Craig Murto: Wishes for the new year
As we head into 2018, I wish the best for the motorsports community, locally, regionally, and nationally.
For all the local tracks, I wish good weather, large car counts, and packed grandstands. Have a profitable year. Don’t overcharge at your front gate or back gate, and don’t charge too much for concessions.
And most of all, work together. Work with other regional promoters of your type of racing so as not to schedule on top of each other. If two dirt tracks in the same region hold big-money Super Late Model events on the same night, somebody — if not both tracks — will lose. The same goes for paved tracks; don’t step on each other.
And I wish local and regional tracks would get on board with common rules. If I own a racecar, I want to be able to race on more than one track. When promoters have rules specific to their track, it can hurt car counts. After all, I’m not going to buy a boat if I’m limited to operating it in one body of water; so why would I buy a racecar I can only race at one track?
For all the racers out there, I wish success, and very little bent sheet metal. Bring your car or motorcycle (and yourself) home each week in one piece, and bring home some trophies. But most of all have fun and enjoy the people who help you along the way. Let them know you appreciate them.
For all the touring series out there, I wish you all success in 2018. I hope you have good car counts and bring the fans to the track. If on TV or offering pay-per-view Internet broadcasts, I hope your ratings are high.
Hopefully, like the tracks must do with their weekly events, racing series will be careful about competing against each other. With a finite number of cars or fans in particular regions, it can be difficult if the series don’t work together. There’s room in this sport for all of you if you manage your schedules properly. Scheduling against each other doesn’t help anybody. Let’s all thrive in 2018.
For all the racing businesses out there, I wish you prosperity and abundance. If you’re doing well, that means the sport’s doing well. And we all want to see the sport do well.
For you fans out there, I hope you’ll embrace new experiences in 2018. Visit tracks you have yet to visit, and attend different types of motorsport events than you’re used to attending. Go to South Boston for a Pro All Stars Series Super Late Model race, or go to Lincoln Speedway in Pennsylvania for a Sprint Car show. Go to Summit Point, West Virginia, for a Sports Car Club of America road race. Go to Shenandoah Speedway to see the Virginia Sprint Series on pavement. Make it a point to have new and exciting motorsport adventures in 2018.
And while you’re at it, keep the negativity to a minimum. My wish is that all those who get on social media and trash various racetracks or racing series simply stop. The content fans have nothing to complain about, but those with issues shout the loudest and attack the most on social media.
It’s sad, because if I knew nothing about the sport, I would not think there was anything good about it after reading the gripe sessions on Facebook or Twitter. Trashing racing on social media does nobody any good. I wish that those of you who mostly spew negative negativity would stop in 2018 and instead tell people what’s positive about motorsports.

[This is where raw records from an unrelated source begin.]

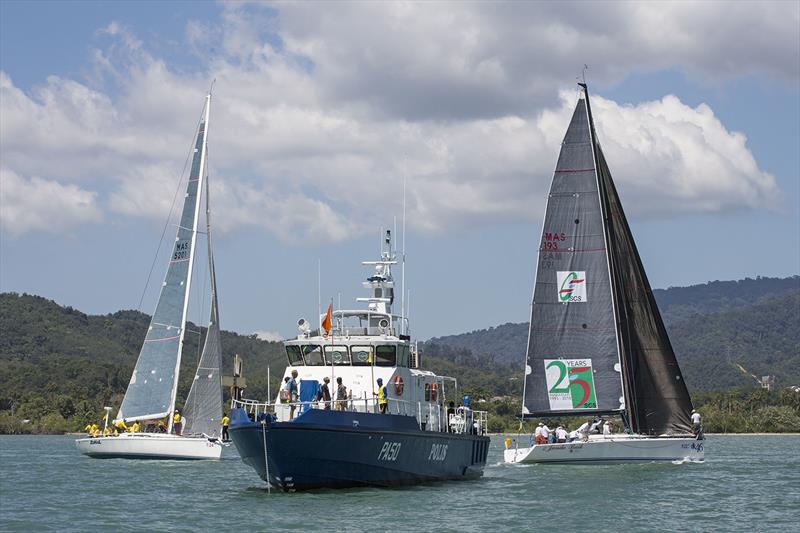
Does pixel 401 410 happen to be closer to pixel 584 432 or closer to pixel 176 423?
pixel 584 432

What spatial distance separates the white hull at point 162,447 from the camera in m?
55.1

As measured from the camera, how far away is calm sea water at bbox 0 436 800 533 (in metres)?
30.6

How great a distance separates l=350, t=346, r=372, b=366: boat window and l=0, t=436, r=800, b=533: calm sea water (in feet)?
14.4

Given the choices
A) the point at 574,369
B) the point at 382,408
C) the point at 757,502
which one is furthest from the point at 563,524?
the point at 574,369

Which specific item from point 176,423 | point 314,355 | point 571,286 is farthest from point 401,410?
point 176,423

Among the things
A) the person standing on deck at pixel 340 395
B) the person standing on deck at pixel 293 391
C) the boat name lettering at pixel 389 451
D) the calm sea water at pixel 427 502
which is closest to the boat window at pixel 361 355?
the person standing on deck at pixel 293 391

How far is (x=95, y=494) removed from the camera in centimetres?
3856

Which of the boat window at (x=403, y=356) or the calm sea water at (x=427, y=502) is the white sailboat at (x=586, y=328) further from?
the boat window at (x=403, y=356)

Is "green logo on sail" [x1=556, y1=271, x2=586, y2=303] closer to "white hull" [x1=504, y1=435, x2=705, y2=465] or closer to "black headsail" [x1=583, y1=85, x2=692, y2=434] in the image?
"black headsail" [x1=583, y1=85, x2=692, y2=434]

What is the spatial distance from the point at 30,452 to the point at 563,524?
4768 cm

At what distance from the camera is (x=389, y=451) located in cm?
3534

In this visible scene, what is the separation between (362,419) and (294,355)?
19.7ft

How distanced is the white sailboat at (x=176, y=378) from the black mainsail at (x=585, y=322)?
15076mm

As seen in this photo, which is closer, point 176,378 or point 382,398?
point 382,398
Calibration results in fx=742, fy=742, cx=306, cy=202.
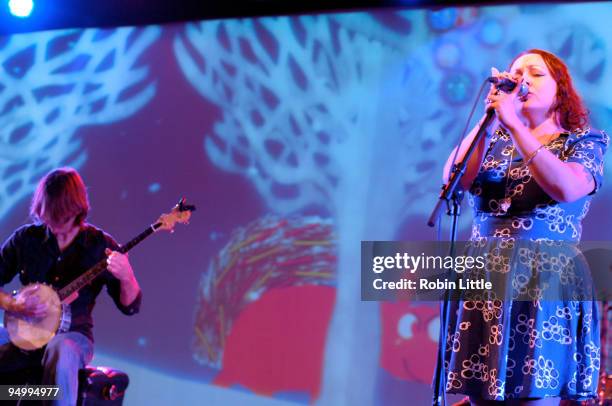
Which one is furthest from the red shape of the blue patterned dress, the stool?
the blue patterned dress

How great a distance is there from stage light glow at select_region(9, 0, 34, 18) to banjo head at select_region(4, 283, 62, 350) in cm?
199

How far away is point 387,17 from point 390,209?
1.02 metres

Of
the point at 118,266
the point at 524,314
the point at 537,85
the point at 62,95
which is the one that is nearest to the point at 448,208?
the point at 524,314

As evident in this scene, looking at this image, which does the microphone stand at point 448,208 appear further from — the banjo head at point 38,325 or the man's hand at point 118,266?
the banjo head at point 38,325

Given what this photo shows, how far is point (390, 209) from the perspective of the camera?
3.79 m

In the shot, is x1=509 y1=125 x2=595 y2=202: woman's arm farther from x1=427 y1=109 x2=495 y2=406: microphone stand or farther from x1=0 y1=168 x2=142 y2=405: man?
x1=0 y1=168 x2=142 y2=405: man

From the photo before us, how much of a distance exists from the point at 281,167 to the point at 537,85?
78.1 inches

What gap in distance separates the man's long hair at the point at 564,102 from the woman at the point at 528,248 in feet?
0.03

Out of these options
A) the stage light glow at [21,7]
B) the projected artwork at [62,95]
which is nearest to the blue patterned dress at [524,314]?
the projected artwork at [62,95]

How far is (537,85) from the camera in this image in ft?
7.09

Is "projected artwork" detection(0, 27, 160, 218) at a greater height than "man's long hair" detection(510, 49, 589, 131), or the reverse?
"projected artwork" detection(0, 27, 160, 218)

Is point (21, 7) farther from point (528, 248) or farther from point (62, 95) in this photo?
point (528, 248)

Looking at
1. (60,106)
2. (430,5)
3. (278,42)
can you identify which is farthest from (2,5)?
(430,5)

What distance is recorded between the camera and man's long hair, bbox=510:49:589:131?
2185mm
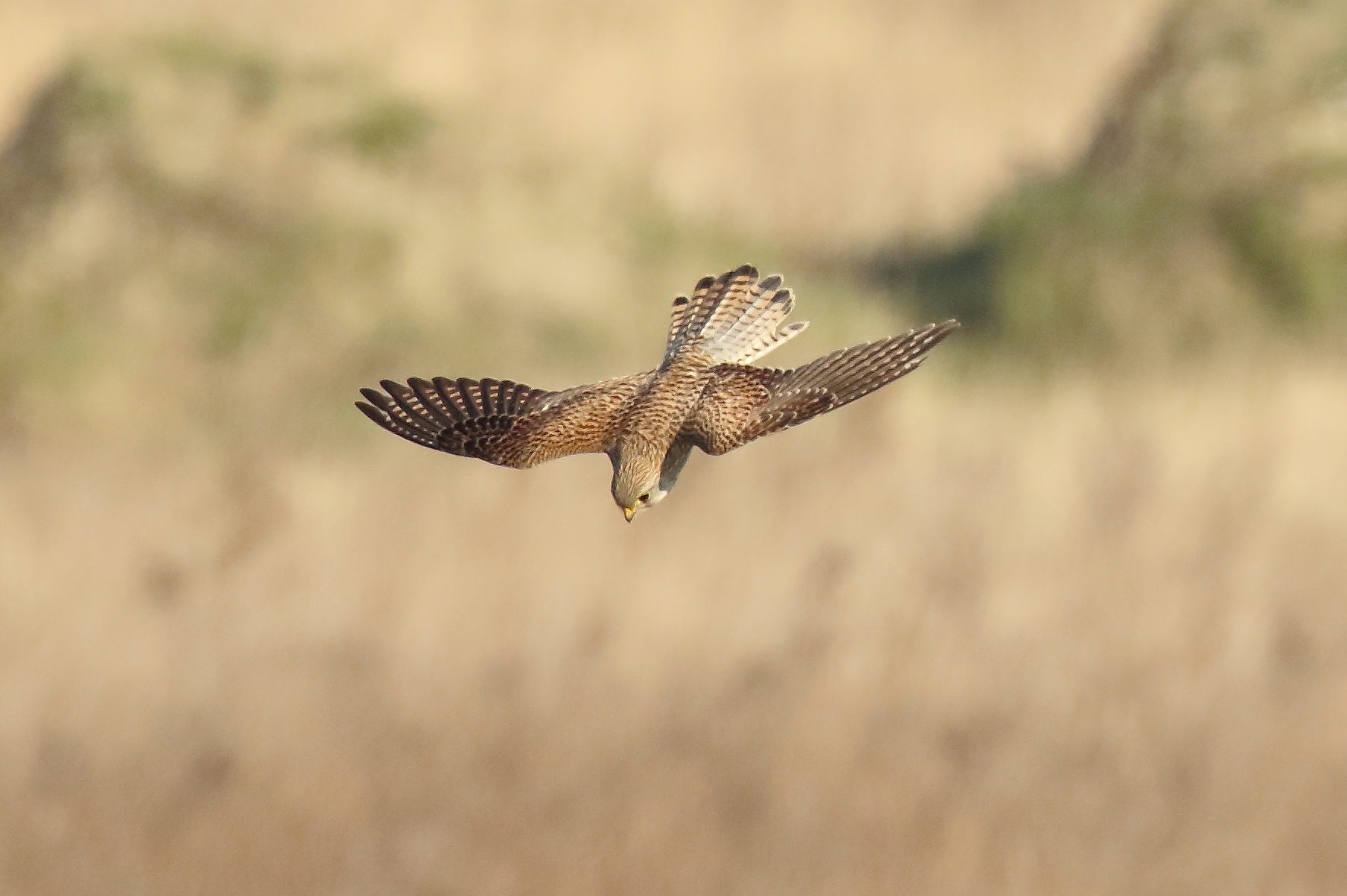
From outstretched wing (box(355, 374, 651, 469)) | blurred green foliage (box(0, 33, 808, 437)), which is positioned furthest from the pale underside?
blurred green foliage (box(0, 33, 808, 437))

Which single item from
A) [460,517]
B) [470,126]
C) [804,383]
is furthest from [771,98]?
[804,383]

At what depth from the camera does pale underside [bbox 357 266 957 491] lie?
534cm

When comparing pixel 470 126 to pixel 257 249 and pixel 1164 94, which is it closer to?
pixel 257 249

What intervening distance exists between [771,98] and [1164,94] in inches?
93.3

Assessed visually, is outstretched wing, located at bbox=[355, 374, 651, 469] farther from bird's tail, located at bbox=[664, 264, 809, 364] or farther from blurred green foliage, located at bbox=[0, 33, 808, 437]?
blurred green foliage, located at bbox=[0, 33, 808, 437]

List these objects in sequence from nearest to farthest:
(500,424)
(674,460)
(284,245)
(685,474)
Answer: (500,424)
(674,460)
(685,474)
(284,245)

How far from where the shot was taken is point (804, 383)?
17.9 feet

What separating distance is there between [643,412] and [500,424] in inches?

My wish for the major racing series is that the racing is good and TV ratings are high. Hopefully NASCAR – a victim of the negative people on social media – will have a good season in all divisions. IndyCar, drag racing, and sports car racing will grow, hopefully, and Formula One will have a more competitive season than in 2017; maybe the move to ESPN won’t be too bad after all.
And for all of you, I wish that you find a healthy balance. Motorsports can be all-consuming; it requires a lot in order to be successful as a participant or to keep up with it as a fan. Don’t let the sport make you an absentee family member; take care of those who love you.
Now, let’s go make 2018 the best year of racing ever!
Veteran motorsports columnist Craig Murto is a Linden resident.